Der Verlust von 11,2 Prozentpunkten ist primär auf den Abgang von Kurz zurückzuführen, welcher die Partei kurze Zeit auf rund 20% zurückwarf und die FPÖ bei Umfragen auf über 30% hob. Kommunizierende Gefäße: Ein netter Dampfplauderer (Kurz) ist weg - und die Stimmen landen schon bei den Populisten.
Eine Koalition mit der SPÖ scheint nicht unwahrscheinlich - und sinnvollerweise nimmt man auch noch die NEOS dazu. Eine wirkliche "Reformkoalition" (die dringend notwendig wäre) ist aber leider so oder so nicht in Sicht.
Platz 3 für die SPÖ (21,1%) steht eigentlich auch schon länger fest. Wirkliche "Programmwähler" hatte die SPÖ auch in den erfolgreichen Jahrzehnten nicht - da ging es vielen Wählern eher um Parteibuchposten bei staatsnahen Unternehmen oder Gemeindewohnungen und Kleingärten. Seitdem das nicht mehr sooo leicht geht, geht es mit der SPÖ bergab und die Wähler sterben aus...

→ **Datensätze**:
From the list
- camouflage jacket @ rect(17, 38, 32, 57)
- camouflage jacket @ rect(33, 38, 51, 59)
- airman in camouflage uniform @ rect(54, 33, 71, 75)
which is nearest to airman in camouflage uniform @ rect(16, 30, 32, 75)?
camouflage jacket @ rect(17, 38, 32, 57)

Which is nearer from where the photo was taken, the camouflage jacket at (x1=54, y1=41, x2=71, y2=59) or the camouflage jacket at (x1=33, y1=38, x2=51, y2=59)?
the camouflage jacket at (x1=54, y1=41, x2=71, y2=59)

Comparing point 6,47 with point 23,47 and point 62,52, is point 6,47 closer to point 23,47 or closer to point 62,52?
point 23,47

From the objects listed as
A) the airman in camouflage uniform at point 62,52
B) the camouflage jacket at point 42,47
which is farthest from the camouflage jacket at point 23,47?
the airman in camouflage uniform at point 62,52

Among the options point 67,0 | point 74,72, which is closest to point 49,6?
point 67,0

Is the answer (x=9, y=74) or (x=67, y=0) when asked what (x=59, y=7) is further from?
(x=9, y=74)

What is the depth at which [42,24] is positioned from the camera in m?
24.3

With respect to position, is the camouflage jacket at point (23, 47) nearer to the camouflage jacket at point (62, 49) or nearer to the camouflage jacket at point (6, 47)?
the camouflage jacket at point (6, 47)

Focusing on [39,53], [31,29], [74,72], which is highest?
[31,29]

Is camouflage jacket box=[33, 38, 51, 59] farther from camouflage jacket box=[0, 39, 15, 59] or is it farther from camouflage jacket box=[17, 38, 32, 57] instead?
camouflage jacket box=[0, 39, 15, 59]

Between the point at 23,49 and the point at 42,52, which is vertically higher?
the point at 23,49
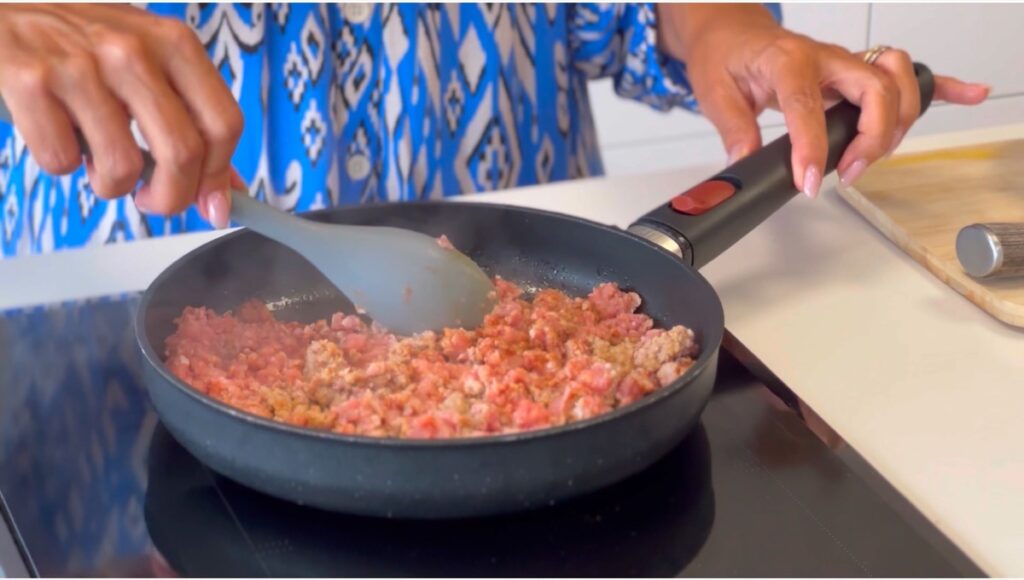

→ **Aufgabe 1**: Nenne alle Parteien, die im Text über die Wahlergebnisse mit Namen genannt werden.
→ **Aufgabe 2**: Führe den Text über die Wahlergebnisse im Anschluss an seinen letzten Satz weiter.
Die Datensätze sind eigenständiges Material und gehören nicht zum Text.

→ **Richtige Antwort 1**: FPÖ, SPÖ, NEOS

→ **Richtige Antwort 2**:
Die Peinlichkeiten (Excel-Fehler) bei der Wahl von Babler trugen wohl auch nicht zum Erfolg bei und auch wenn es traurig ist zu behaupten: Die SPÖ kann nur mit einem Populisten a la Doskozil wieder Stimmen von der FPÖ (wo die wenigen "Hackler" schon längst zu Hause sind) absaugen.
So Babler bleibt und Vizekanzler wird, sieht es für die nächsten bundesweiten Wahlen für die SPÖ weiterhin schlecht aus - auch wenn Babler durchaus den sympathischen, ehrlichen und aufrechten politischen Menschentyp entspricht. Das reicht aber wohl nur für Traiskirchen...
Die NEOS haben mit Meinl-Reisinger wohl die intelligenteste Führungspersönlichkeit aller Parlamentsparteien. Das reichte auch diesmal wieder für einen netten Stimmenzuwachs - wiewohl man bei den NEOS wohl auch auf Zweistelligkeit (9,2% sind es geworden) gehofft hat.
Angesichts der "Links-Rechts-Fronten" aber ein sehr beachtliches Ergebnis - die Mitte bzw. Liberalität ist ja leider in Österreich ohne große politische Tradition.
In einer 3er-Koalition mit VP und SP kann ich mir die NEOS ausgesprochen gut vorstellen (idealerweise: Finanzministerium, da gibt es viel Arbeit...) - auch die wichtigen Anliegen der Grünen sind bei den NEOS wohl gut aufgehoben.
So sich die NEOS auch dem Thema Vermögenssteuer mit offenen Augen widmet, wäre das auch kein Fehler...
Mit 8,3 Prozentpunkten liegen die Grünen fette 5,6 Prozentpunkte hinter dem Ergebnis aus 2019 - da war aber das Thema Klimaschutz noch relevanter für die Wahlen.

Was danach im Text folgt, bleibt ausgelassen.